Pansynchro is designed from the ground up to be as fast as possible.
Now, anyone can say “our product is fast.” But at Pansynchro, we’re willing to stake our reputation on it. That’s why we’ve come up with the Pansynchro Challenge: if anyone can come up with a reproducible scenario where a competing product beats Pansynchro, we’ll post on our website that this product beat our times, and make it a top priority to fix that.
Rules
Just a few simple ground rules to keep everything fair and reasonable.
- This must be a data sync job involving between 1 GB and 100 GB of input data. If it’s just a small amount of data, other factors might be more significant than the sync performance; if it’s a huge amount of data, it’s likely that your point could be demonstrated on a somewhat smaller scale.
- It must be easily reproducible on our end. Share your input data source, or the scripts used to generate the data.

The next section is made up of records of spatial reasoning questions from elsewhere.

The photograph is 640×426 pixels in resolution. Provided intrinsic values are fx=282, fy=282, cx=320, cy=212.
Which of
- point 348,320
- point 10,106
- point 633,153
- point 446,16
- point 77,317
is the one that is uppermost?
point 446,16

Share your PanSQL scripts that you used to set up the Pansynchro job, and the setup instructions to prepare the competing job. And we need to be able to set up the competing system without any excessive monetary costs, of course.

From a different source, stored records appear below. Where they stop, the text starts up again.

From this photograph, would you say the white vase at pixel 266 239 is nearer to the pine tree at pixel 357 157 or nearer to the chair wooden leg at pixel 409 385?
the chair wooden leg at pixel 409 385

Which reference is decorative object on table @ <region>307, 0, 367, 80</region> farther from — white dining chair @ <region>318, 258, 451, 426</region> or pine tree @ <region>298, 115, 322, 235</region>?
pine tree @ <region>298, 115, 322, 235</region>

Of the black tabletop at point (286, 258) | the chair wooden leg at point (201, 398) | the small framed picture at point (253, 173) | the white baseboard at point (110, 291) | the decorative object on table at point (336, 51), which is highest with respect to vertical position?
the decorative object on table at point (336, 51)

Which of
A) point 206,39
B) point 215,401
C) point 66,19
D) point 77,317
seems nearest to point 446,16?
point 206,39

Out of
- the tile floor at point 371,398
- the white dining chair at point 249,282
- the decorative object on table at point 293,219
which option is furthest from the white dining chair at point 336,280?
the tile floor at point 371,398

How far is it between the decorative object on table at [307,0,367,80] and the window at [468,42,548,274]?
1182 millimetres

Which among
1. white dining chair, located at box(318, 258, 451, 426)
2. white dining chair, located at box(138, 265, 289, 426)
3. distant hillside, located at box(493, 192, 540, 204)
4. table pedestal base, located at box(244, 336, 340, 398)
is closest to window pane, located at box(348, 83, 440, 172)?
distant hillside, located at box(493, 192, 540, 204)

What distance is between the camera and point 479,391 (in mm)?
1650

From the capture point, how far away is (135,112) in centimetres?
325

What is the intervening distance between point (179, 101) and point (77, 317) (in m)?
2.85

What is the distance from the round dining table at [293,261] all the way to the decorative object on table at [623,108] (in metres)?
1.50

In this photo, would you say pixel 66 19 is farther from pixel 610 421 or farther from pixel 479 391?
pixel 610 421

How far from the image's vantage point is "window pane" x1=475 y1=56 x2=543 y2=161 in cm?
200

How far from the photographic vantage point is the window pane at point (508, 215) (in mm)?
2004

- It must run on commodity hardware, with a minimal amount of instances required. We’re not interested in going head-to-head with things like SSIS’s “ETL world record,” which from their writeup relied far more on throwing a lot of carefully-configured hardware at the problem than on any inherent high performance characteristics of SSIS.
- Both jobs must perform the same work. They should start from the same source data and end with the same result data. The challenge is in how they get there.
- Both jobs should actually run to completion. If you can’t actually do the work in Pansynchro, that’s not a performance issue; that’s a bug report or a feature request. Feel free to file those on our Github page.
- The speed of the sync job is what’s being measured. The clock starts when the sync begins and stops when it ends. Setup time doesn’t matter, including factors like preparing the optimized Pansynchro data dictionary. (While this may seem at first glance like a special case designed to advantage our process, it makes sense when you consider that most jobs run many times on a regular schedule, while setup only has to be done once.)